Russian companies have many cryptocurrency tools at their disposal to evade sanctions, including a so-called digital ruble and ransomware.

 

When the United States barred Americans from doing business with Russian banks, oil and gas developers and other companies in 2014, after the country’s invasion of Crimea, the hit to Russia’s economy was swift and immense. Economists estimated that sanctions imposed by Western nations cost Russia $50 billion a year.

Since then, the global market for cryptocurrencies and other digital assets has ballooned. That’s bad news for enforcers of sanctions, and good news for Russia.

On Tuesday, the Biden administration enacted fresh sanctions on Russia over the conflict in Ukraine, aiming to thwart its access to foreign capital. But Russian entities are preparing to blunt some of the worst effects by making deals with anyone around the world willing to work with them, experts said. And, they say, those entities can then use digital currencies to bypass the control points that governments rely on — mainly transfers of money by banks — to block deal execution.

“Russia has had a lot of time to think about this specific consequence,” said Michael Parker, a former federal prosecutor who now heads the anti-money-laundering and sanctions practice at the Washington law firm Ferrari & Associates. “It would be naïve to think that they haven’t gamed out exactly this scenario.”

Sanctions are some of the most powerful tools the United States and European countries have to influence the behavior of nations they don’t consider allies. The United States in particular is able to use sanctions as a diplomatic tool because the dollar is the world’s reserve currency and used in payments worldwide. But American government officials are increasingly aware of the potential for cryptocurrencies to lessen the impact of sanctions and are stepping up their scrutiny of digital assets.

To apply sanctions, a government makes a list of people and businesses its citizens must avoid. Anyone caught engaging with a member of the list faces heavy fines. But the real key to any effective sanctions program is the global financial system. Banks around the world play a major role in enforcement: They see where money comes from and where it’s bound, and anti-money-laundering laws require them to block transactions with entities that are under sanctions and report what they see to authorities. But if banks are the eyes and ears of governments in this space, the explosion of digital currencies is blinding them.

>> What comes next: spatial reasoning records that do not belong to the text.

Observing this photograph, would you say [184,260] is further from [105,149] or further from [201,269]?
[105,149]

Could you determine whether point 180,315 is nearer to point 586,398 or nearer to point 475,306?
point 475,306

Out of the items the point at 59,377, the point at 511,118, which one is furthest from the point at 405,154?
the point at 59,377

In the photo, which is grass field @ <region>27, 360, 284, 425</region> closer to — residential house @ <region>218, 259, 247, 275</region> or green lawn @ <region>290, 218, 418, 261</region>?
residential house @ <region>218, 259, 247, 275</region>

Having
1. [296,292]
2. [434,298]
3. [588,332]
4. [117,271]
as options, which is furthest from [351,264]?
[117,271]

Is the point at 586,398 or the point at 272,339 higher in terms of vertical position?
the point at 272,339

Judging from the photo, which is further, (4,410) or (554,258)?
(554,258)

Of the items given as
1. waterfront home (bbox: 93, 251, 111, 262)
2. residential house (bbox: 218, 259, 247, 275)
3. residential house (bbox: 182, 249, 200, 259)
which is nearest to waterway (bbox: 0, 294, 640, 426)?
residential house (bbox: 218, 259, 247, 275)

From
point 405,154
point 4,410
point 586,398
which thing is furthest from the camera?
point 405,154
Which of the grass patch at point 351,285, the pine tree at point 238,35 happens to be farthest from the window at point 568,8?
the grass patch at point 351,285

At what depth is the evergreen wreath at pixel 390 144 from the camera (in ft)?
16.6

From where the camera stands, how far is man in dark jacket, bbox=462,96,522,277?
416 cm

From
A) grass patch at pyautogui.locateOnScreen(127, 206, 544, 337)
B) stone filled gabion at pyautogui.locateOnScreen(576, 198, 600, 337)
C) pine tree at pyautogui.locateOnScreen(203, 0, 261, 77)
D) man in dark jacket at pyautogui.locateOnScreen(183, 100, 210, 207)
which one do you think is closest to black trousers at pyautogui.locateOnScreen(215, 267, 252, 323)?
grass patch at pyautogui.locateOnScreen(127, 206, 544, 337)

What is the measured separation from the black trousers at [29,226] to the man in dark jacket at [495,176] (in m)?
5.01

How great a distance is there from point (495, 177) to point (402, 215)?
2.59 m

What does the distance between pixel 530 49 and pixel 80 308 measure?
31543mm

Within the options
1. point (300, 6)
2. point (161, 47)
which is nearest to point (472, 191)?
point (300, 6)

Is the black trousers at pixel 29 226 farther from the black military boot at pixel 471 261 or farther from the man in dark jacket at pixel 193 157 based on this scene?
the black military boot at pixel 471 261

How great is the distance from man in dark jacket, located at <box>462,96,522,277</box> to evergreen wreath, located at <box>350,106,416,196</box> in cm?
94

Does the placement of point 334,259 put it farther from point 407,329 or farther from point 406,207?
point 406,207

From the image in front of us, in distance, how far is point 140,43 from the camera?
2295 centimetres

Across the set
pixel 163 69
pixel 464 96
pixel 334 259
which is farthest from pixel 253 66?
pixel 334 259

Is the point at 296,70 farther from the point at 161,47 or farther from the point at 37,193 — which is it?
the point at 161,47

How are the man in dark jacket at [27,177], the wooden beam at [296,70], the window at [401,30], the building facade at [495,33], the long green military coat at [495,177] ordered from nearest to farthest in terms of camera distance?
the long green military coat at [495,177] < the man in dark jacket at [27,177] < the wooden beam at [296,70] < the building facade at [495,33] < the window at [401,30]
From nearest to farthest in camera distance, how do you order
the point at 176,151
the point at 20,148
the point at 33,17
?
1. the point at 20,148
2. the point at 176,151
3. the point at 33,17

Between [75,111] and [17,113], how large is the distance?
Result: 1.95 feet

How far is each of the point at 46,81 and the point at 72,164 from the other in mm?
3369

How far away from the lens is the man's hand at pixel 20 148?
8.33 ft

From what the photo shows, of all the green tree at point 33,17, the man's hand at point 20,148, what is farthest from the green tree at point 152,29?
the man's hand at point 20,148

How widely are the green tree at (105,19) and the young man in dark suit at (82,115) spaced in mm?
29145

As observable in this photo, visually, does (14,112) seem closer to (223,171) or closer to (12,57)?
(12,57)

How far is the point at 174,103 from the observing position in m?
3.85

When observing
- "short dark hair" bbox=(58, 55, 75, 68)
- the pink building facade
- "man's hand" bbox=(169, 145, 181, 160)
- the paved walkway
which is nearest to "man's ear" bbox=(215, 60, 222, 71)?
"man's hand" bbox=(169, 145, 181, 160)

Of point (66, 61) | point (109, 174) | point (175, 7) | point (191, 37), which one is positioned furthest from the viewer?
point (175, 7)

Banks have to abide by “know your customer” rules, which include verifying their clients’ identities. But exchanges and other platforms that facilitate the buying and selling of cryptocurrencies and digital assets are rarely as good at tracking their customers as banks are, even though they are supposed to follow the same rules. In October, the U.S. Treasury Department warned that cryptocurrencies posed an increasingly serious threat to the American sanctions program and that U.S. authorities needed to educate themselves about the technology.

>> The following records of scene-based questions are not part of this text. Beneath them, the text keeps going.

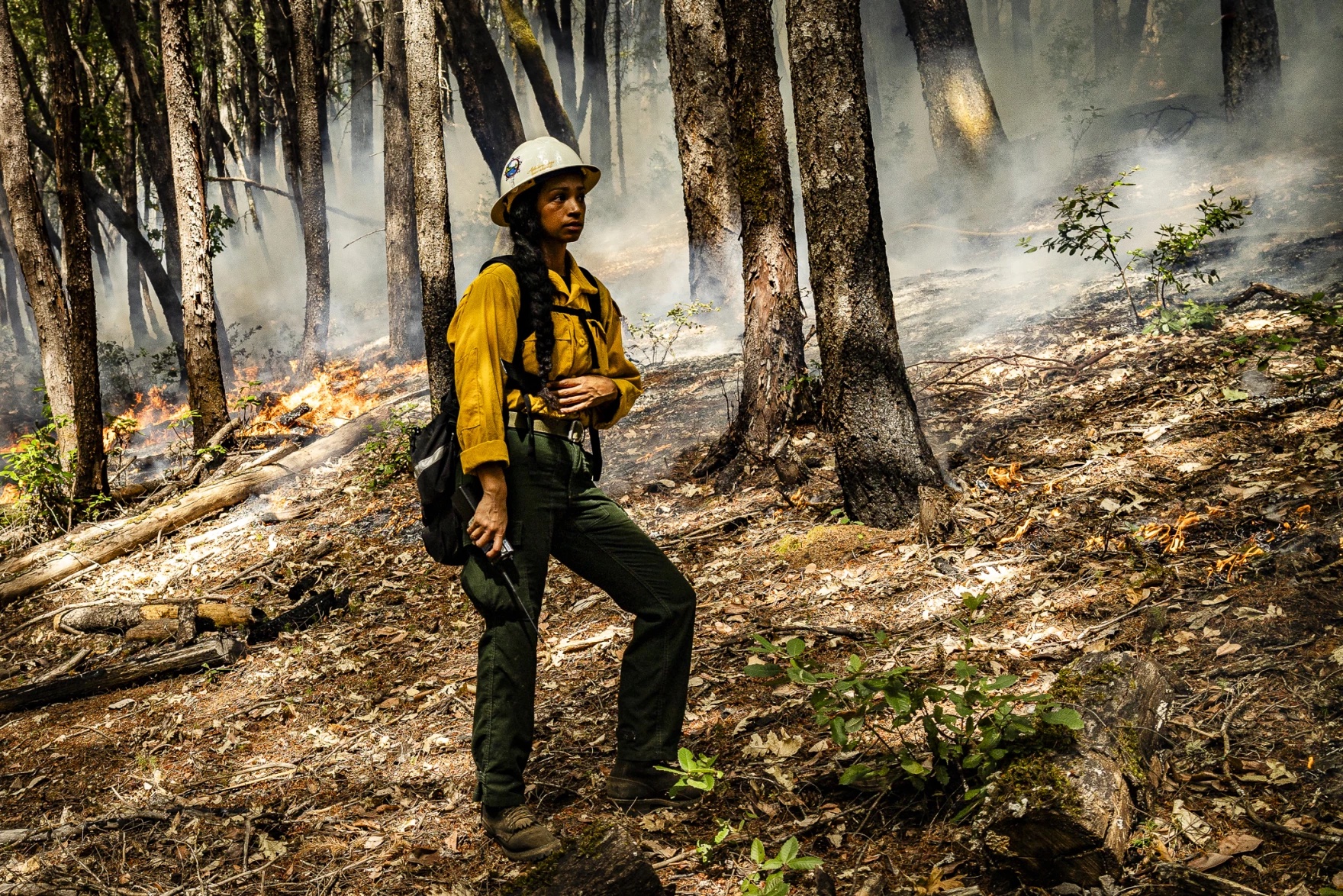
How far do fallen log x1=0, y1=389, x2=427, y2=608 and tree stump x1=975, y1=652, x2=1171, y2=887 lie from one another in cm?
796

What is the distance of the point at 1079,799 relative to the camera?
8.14 feet

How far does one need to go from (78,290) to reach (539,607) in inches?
332

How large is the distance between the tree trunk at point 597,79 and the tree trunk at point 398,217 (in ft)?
31.2

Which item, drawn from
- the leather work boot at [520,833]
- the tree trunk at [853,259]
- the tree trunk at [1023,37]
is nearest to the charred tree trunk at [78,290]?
the tree trunk at [853,259]

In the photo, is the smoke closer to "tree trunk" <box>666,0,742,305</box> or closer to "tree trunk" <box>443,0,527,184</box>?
"tree trunk" <box>666,0,742,305</box>

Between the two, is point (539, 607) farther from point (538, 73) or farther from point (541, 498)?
point (538, 73)

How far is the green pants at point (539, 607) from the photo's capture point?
3055 millimetres

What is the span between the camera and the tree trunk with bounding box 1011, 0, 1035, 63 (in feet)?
116

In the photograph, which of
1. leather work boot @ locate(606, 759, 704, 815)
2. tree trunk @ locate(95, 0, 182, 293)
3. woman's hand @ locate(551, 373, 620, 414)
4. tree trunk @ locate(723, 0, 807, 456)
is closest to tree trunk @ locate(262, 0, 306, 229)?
tree trunk @ locate(95, 0, 182, 293)

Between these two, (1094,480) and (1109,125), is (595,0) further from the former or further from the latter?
(1094,480)

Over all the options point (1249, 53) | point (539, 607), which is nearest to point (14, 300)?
point (1249, 53)

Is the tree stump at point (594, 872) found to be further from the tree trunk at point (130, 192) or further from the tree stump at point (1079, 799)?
the tree trunk at point (130, 192)

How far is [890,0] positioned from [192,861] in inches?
1253

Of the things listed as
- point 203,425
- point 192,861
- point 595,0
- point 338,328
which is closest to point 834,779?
point 192,861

Should it choose to evade sanctions, Russia has multiple cryptocurrency-related tools at its disposal, experts said. All it needs is to find ways to trade without touching the dollar.

The Russian government is developing its own central bank digital currency, a so-called digital ruble that it hopes to use to trade directly with other countries willing to accept it without first converting it into dollars. Hacking techniques like ransomware could help Russians steal digital currencies and make up revenue lost to sanctions.

And while cryptocurrency transactions are recorded on the underlying blockchain, making them transparent, new tools developed in Russia can help mask the origin of such transactions. That would allow businesses to trade with Russian entities without detection.

There is a precedent for these kinds of workarounds. Iran and North Korea are among countries that have used digital currencies to mitigate the effects of Western sanctions, a trend that U.S. and United Nations officials have recently observed. North Korea, for instance, has used ransomware to steal cryptocurrency to fund its nuclear program, according to a U.N. report.